Dagegen rückten bei Milan häufig nur jeweils vier Spieler für die eigenen Angriffe auf. Zumindest bedeutete dies stets eine gute Absicherung, während Benfica gelegentlich im Raum hinter Coluna und Santana für Konter anfällig wurde. Auch nach dem Rückstand erhöhte Milan ur zögerlich das Risiko. Mit der Zeit rückte Dino Sani häufiger nach und ansonsten schaltete sich ab der zweiten Halbzeit der rechte Verteidiger David einige Male ein.

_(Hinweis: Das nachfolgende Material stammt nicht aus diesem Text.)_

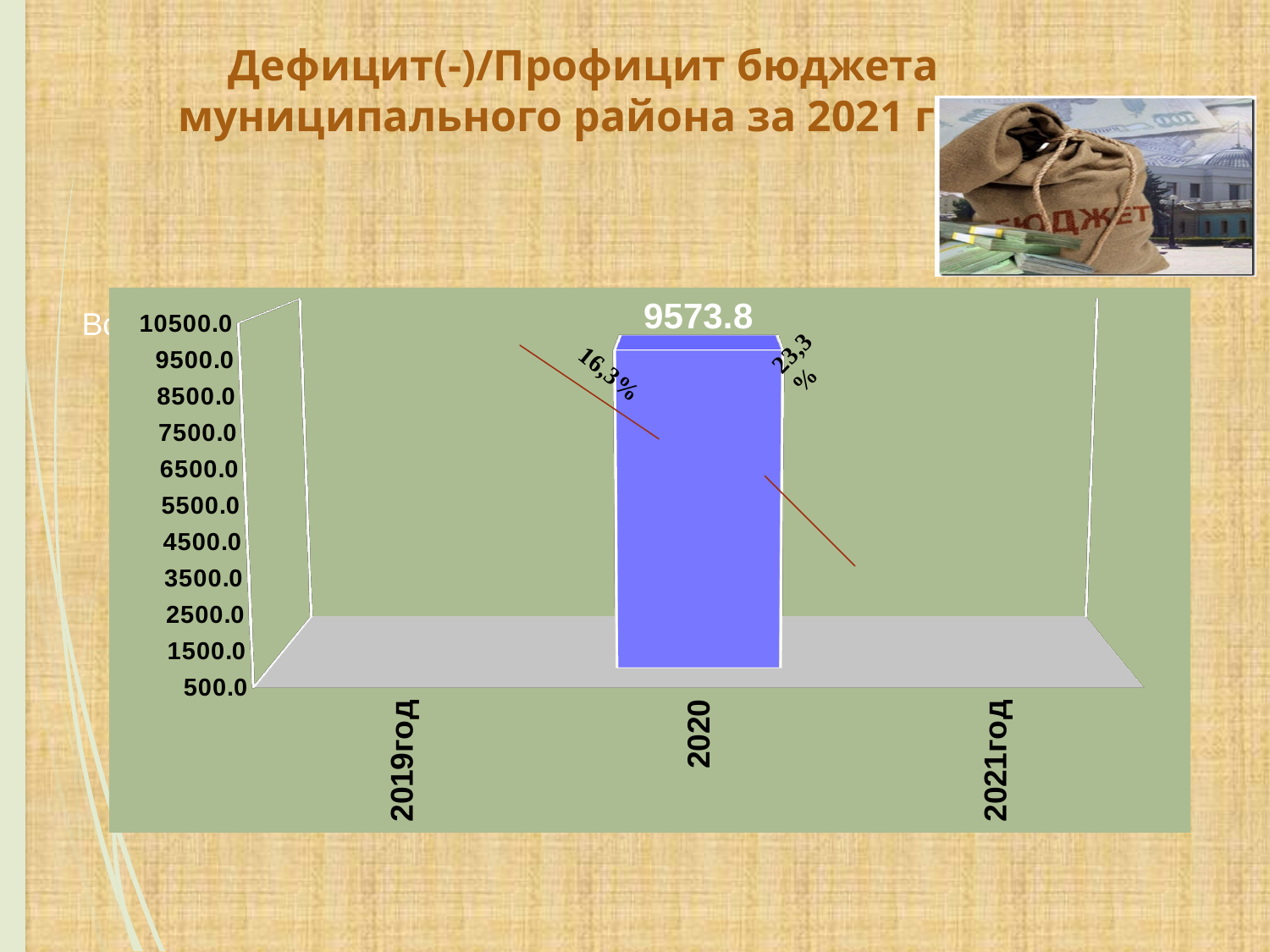
How many year categories are shown on the x axis? 3 Which year has the tallest bar in the chart? 2020 What value is labelled on the bar for 2020? 9573.8 Which year categories are labelled on the x axis? 2019год, 2020, 2021год What is the highest tick value shown on the vertical axis? 10500.0 Is the value for 2020 greater or less than 8500? greater What kind of chart is shown on the slide? bar chart Is the value for 2020 greater or less than 10500? less What is the lowest tick value shown on the vertical axis? 500.0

Milan dreht das Spiel nach der Pause
David nahm schließlich bei der Einleitung des Ausgleichs eine wichtige Rolle ein, nach einem langen Ball aus einer Umschaltsituation. Da Simoes beim Angriff zuvor für eine Überladung mit auf die rechte Seite Benficas rochiert war, konnte David im Gegenzug diagonal nach innen gehen und dort einen offenen Ball aufsammeln. Aus Benficas 4-1-Struktur musste der Sechser weit nach außen auf David herausschieben, der ihn mit einem sehenswerten Lupfer auf Rivera im Zehnerraum überraschte.
So hatte Rivera ein freies Dribbling auf die Kette – zusammengenommen in 4gegen4-Gleichzahl. Einer der portugiesischen Innenverteidiger rückte auf den ballführenden Gegner aus der Kette nach vorne, der andere rutschte allerdings gleichzeitig aus. In dieser unglücklichen Konstellation funktionierte die Absicherung nicht vollends und schließlich prallte der abgefälschte Steckpass zu Altafini, der aus der Drehung verwandelte. Bei dessen zweitem Treffer wenige Minuten später lief es für Benfica noch ungünstiger – das Tor fiel nach Konter aus einer eigenen Ecke, provoziert durch starkes Nachsetzen von Rivera.
Fazit
Am Ende fehlte Benfica nicht viel zu einem dritten Titel in Serie. Milan hatte aber mit zwei starken Szenen von Altafini das Abschlussglück auf seiner Seite. Es war ein ausgeglichenes und auch recht komplettes Spiel, das insgesamt gute, kurzweilige Qualität bot, aber auch nicht ganz zu den hochklassigsten Finals der Geschichte gehören darf.